DATA SUPPLIED
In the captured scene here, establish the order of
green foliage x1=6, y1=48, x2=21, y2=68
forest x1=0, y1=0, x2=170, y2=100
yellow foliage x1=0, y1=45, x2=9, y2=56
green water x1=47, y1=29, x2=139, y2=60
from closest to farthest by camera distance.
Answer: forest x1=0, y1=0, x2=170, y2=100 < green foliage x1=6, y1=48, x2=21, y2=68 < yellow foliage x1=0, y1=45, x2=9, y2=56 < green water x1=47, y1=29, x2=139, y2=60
* * *
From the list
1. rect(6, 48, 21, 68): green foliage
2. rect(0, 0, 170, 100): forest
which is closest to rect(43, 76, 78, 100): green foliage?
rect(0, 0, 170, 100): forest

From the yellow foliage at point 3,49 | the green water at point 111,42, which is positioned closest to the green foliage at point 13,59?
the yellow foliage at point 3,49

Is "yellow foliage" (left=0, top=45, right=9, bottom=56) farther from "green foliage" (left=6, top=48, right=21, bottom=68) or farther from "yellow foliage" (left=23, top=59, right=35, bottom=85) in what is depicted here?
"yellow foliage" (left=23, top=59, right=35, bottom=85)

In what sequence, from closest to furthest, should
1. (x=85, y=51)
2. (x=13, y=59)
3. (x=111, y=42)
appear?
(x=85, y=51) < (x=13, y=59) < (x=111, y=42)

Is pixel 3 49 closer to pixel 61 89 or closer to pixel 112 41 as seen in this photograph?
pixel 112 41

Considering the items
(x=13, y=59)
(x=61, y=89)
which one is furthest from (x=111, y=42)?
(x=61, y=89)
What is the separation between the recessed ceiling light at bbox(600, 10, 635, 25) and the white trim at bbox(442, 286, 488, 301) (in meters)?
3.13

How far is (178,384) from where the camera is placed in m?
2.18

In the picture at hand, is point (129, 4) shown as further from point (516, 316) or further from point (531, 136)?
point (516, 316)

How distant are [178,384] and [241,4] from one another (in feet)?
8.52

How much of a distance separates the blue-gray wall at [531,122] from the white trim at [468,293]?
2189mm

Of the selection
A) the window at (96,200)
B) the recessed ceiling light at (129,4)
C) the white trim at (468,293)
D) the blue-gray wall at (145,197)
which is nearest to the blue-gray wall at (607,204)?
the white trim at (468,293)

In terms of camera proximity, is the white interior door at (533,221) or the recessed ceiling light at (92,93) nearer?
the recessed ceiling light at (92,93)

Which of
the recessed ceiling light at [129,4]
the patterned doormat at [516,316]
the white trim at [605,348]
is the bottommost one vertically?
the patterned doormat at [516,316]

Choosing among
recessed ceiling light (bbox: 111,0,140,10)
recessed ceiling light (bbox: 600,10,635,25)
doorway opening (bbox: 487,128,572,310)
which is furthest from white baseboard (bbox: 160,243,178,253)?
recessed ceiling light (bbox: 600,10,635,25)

AIM OF THE TASK
Copy the lines word for word, starting at the line that contains "In the captured" and ending at the line that contains "Answer: forest x1=0, y1=0, x2=170, y2=100".

THE REPLY
In the captured scene here, establish the order of
green foliage x1=6, y1=48, x2=21, y2=68
forest x1=0, y1=0, x2=170, y2=100
yellow foliage x1=0, y1=45, x2=9, y2=56
green water x1=47, y1=29, x2=139, y2=60
from closest to farthest by camera distance.
Answer: forest x1=0, y1=0, x2=170, y2=100 < green foliage x1=6, y1=48, x2=21, y2=68 < yellow foliage x1=0, y1=45, x2=9, y2=56 < green water x1=47, y1=29, x2=139, y2=60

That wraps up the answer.